Going through my social circle is fruitless. In many ways, it’s very static. It’s kind of like a high-school reunion every time I see them, though there are a number of post-education additions. Still, the principals of the group haven’t changed in quite a while, and I doubt if they’re going to. Yes, I have a solitary sibling, and he’s my identical twin. Does it feel like I have a brother? I’m not entirely sure. He’s more like my best friend, except he’s been around my entire life. The only person who hears everything. Judging by the sibling dynamic I’ve seen in other families, I’m not at all sure that it’s in the same vein. Twins are something on their own (not that I’ve observed many other twins either). We’ve all found a companionship in each other. A familial bond, and we’ve been there for some of the worst times in each other’s lives. Sure, some event may be so galling that it temporarily (or permanently) expels one of us, but we all know each other quite well at this point, so we have similar moral values and ethics. Yes, there are some things which I think are quite appalling which they don’t agree upon (mostly to do with children and what priority they ought to have in people’s lives), but that’s likely due to living with young children for an extended period of time. It’s something which you just have no perspective on until you live it, and I’d hope that theirs will change similarly should the time come that they become fathers or what have you. Then again, some of us can be very obtuse at times.

So how do I clarify where my life stands right now? I’m not concerned with my employment status as such, since figuring out when you worked which job is very easy given the date. I’ve already noted that I have a fairly static group of friends. My relationship status is in flux, to say the least. An ever-changing menagerie of women, some appealing, some not. There’s nothing I can do to lock that down at the moment, though the description given may well be enough. It’s the first time in a long time that I’ve been single for an extended period of time, and it’s kind of refreshing. It’s also true that I love meeting new people, so the dating ritual really suits me. I am, at the moment, a self-described socialist. That may date this, given time, but my political views have changed so gradually over the years that I can’t say what I believed in at any one point. I do recall being a bit of a fascist in high-school, but I can’t imagine why. My Myspace blogs will detail the reasons for my beliefs should I ever be curious, but I really don’t foresee this changing at any point.

My personal philosophy on life is perhaps somewhere between hedonism and nihilism. I have no idea how to describe that particular aspect of me. I don’t really think about it, so it’s hard for me to assign myself to some group which mandates conviction in your beliefs (as both hedonism and nihilism would seem to be). I’m rather apathetic to the whole thing. That’s not entirely true either. There are some things you just can’t change, so why worry about them? I cannot change the actions of others, nor will I ever be able to. I can’t say that I’m always happy about it, but I never let things get to me. Everything rolls off my back, so to speak. The only thing which has affected me in years was the sudden engagement, and the equally sudden end of it.
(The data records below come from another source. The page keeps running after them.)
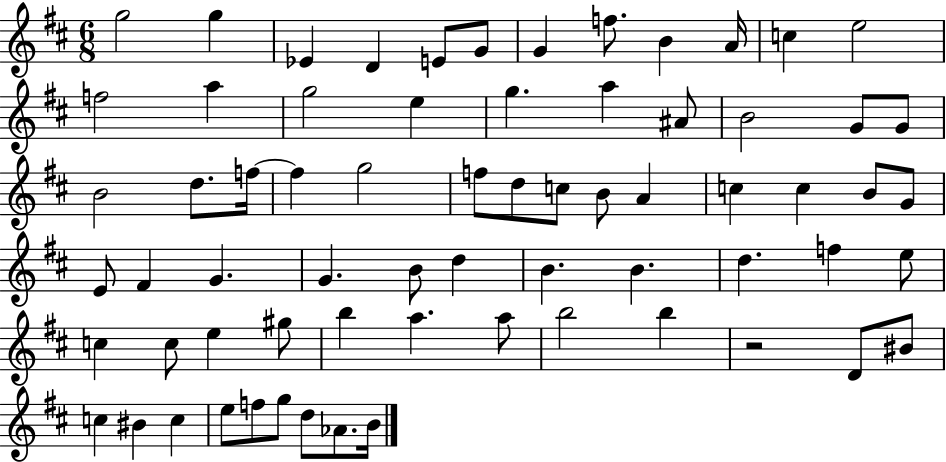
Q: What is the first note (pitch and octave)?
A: G5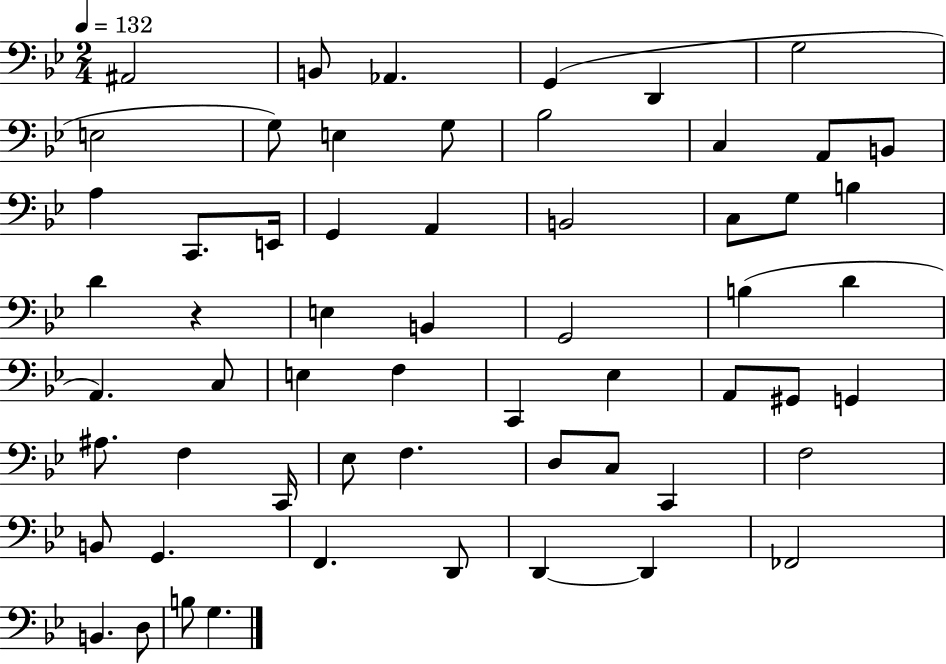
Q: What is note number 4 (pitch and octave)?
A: G2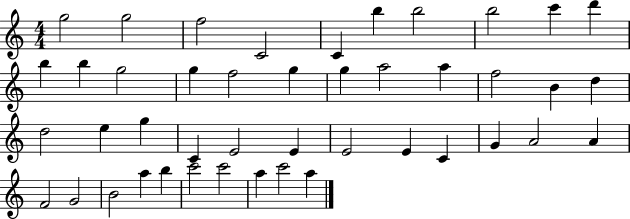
{
  \clef treble
  \numericTimeSignature
  \time 4/4
  \key c \major
  g''2 g''2 | f''2 c'2 | c'4 b''4 b''2 | b''2 c'''4 d'''4 | \break b''4 b''4 g''2 | g''4 f''2 g''4 | g''4 a''2 a''4 | f''2 b'4 d''4 | \break d''2 e''4 g''4 | c'4 e'2 e'4 | e'2 e'4 c'4 | g'4 a'2 a'4 | \break f'2 g'2 | b'2 a''4 b''4 | c'''2 c'''2 | a''4 c'''2 a''4 | \break \bar "|."
}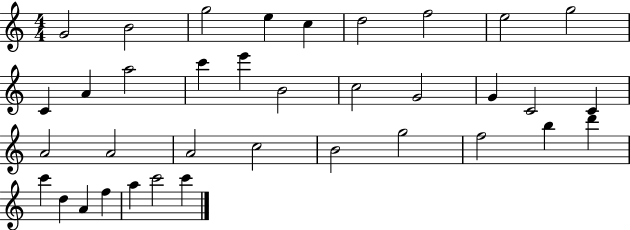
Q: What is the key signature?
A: C major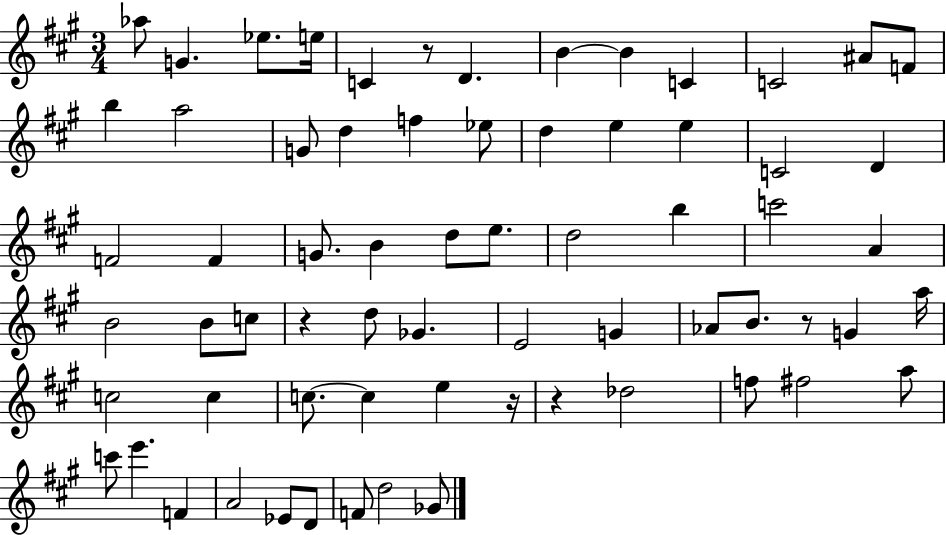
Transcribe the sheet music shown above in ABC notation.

X:1
T:Untitled
M:3/4
L:1/4
K:A
_a/2 G _e/2 e/4 C z/2 D B B C C2 ^A/2 F/2 b a2 G/2 d f _e/2 d e e C2 D F2 F G/2 B d/2 e/2 d2 b c'2 A B2 B/2 c/2 z d/2 _G E2 G _A/2 B/2 z/2 G a/4 c2 c c/2 c e z/4 z _d2 f/2 ^f2 a/2 c'/2 e' F A2 _E/2 D/2 F/2 d2 _G/2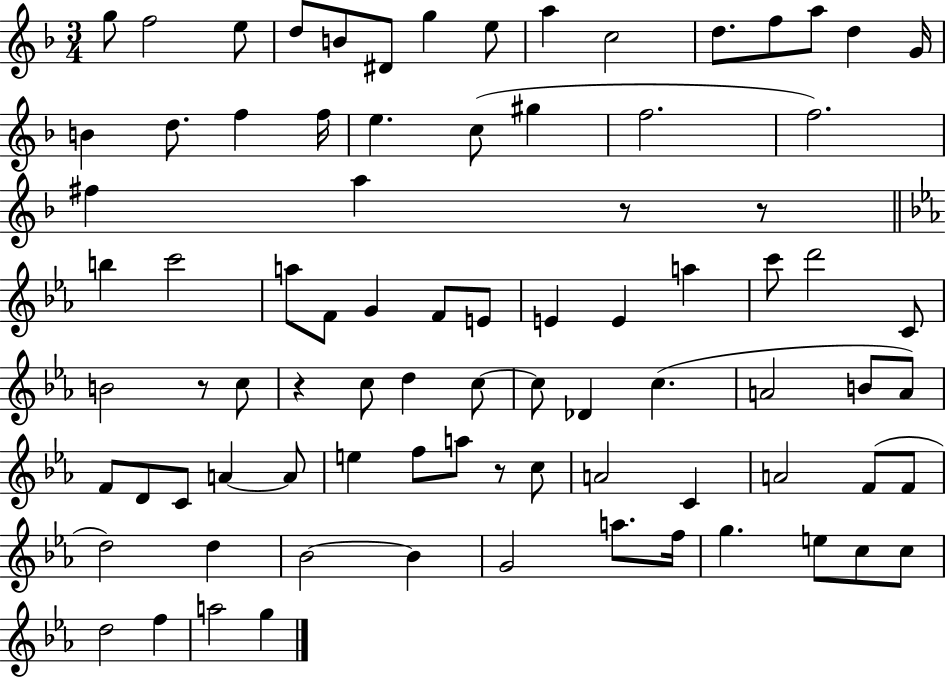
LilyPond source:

{
  \clef treble
  \numericTimeSignature
  \time 3/4
  \key f \major
  g''8 f''2 e''8 | d''8 b'8 dis'8 g''4 e''8 | a''4 c''2 | d''8. f''8 a''8 d''4 g'16 | \break b'4 d''8. f''4 f''16 | e''4. c''8( gis''4 | f''2. | f''2.) | \break fis''4 a''4 r8 r8 | \bar "||" \break \key c \minor b''4 c'''2 | a''8 f'8 g'4 f'8 e'8 | e'4 e'4 a''4 | c'''8 d'''2 c'8 | \break b'2 r8 c''8 | r4 c''8 d''4 c''8~~ | c''8 des'4 c''4.( | a'2 b'8 a'8) | \break f'8 d'8 c'8 a'4~~ a'8 | e''4 f''8 a''8 r8 c''8 | a'2 c'4 | a'2 f'8( f'8 | \break d''2) d''4 | bes'2~~ bes'4 | g'2 a''8. f''16 | g''4. e''8 c''8 c''8 | \break d''2 f''4 | a''2 g''4 | \bar "|."
}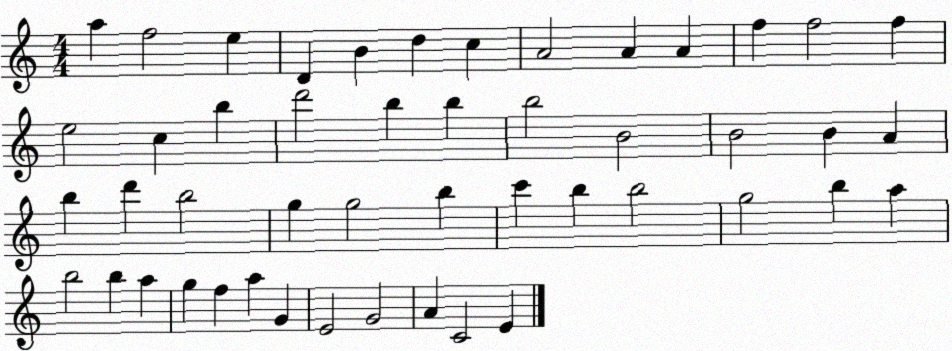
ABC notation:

X:1
T:Untitled
M:4/4
L:1/4
K:C
a f2 e D B d c A2 A A f f2 f e2 c b d'2 b b b2 B2 B2 B A b d' b2 g g2 b c' b b2 g2 b a b2 b a g f a G E2 G2 A C2 E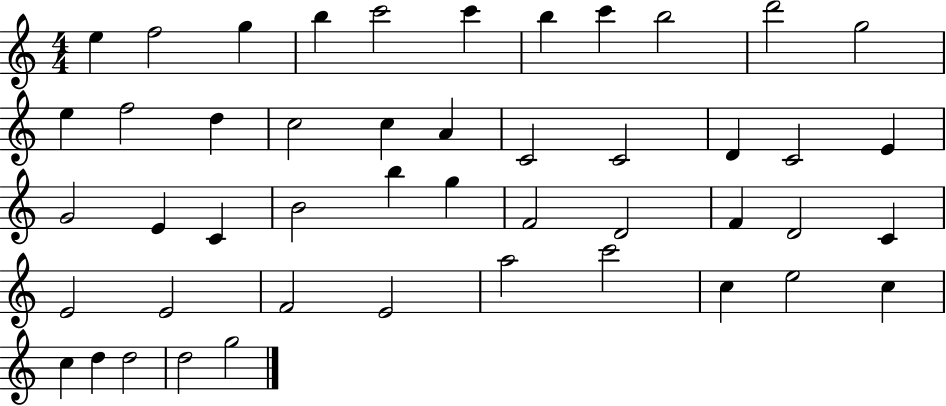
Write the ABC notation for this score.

X:1
T:Untitled
M:4/4
L:1/4
K:C
e f2 g b c'2 c' b c' b2 d'2 g2 e f2 d c2 c A C2 C2 D C2 E G2 E C B2 b g F2 D2 F D2 C E2 E2 F2 E2 a2 c'2 c e2 c c d d2 d2 g2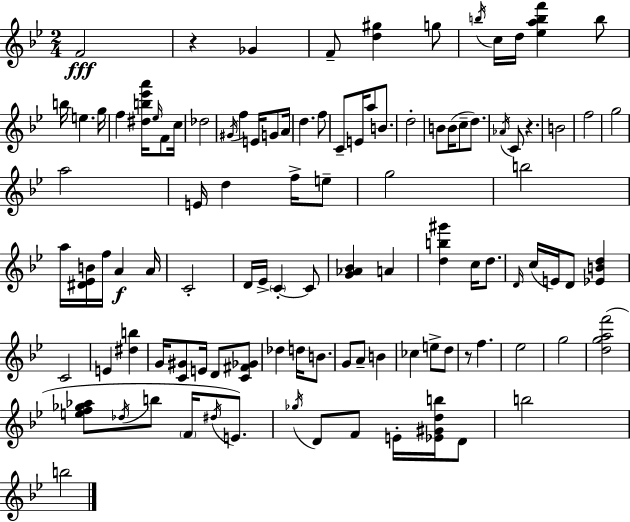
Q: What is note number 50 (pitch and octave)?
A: D4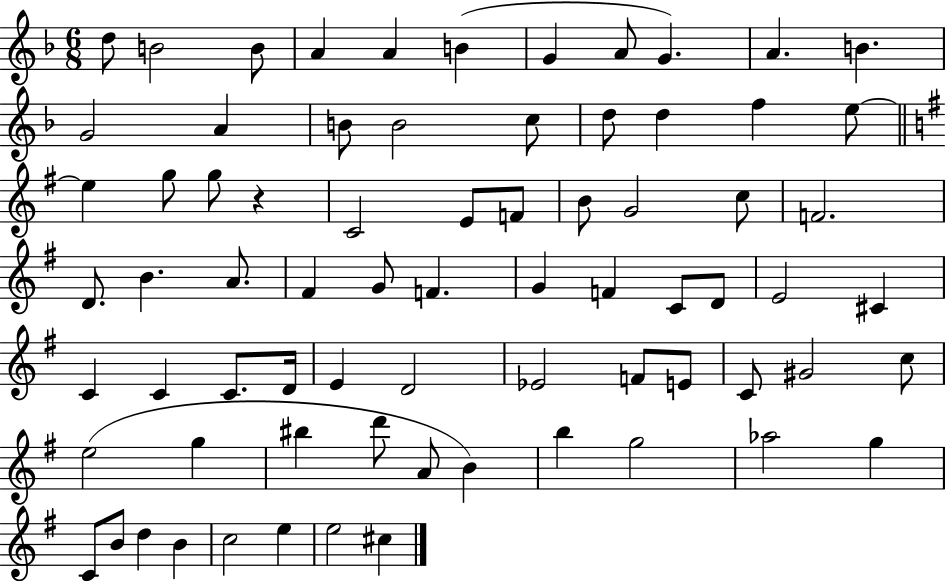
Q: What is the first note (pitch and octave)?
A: D5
I read through people’s blogs fairly often if I don’t know them well, and I’d like to. It’s strange how you can see a metamorphosis through time as you go back further. You can watch their though process as they go through trying times, and be privy to the formative events of their life. It’s the kind of thing I’d hope people would be able to get going through what this blog will ideally be, and perhaps that kind of resource even to me. I’ve heard from a lot of people that I changed in the time when I was living in Georgia. I had a very difficult time believing that. People don’t often change. They grow up, maybe, but the core qualities of your persona and the tenets which you live your life by don’t often change after a certain age. I realize now that those people were right, but it took a major event in the life of one of my friends for it to be obvious to me. It’s likely to be the next subject which I write about anyway.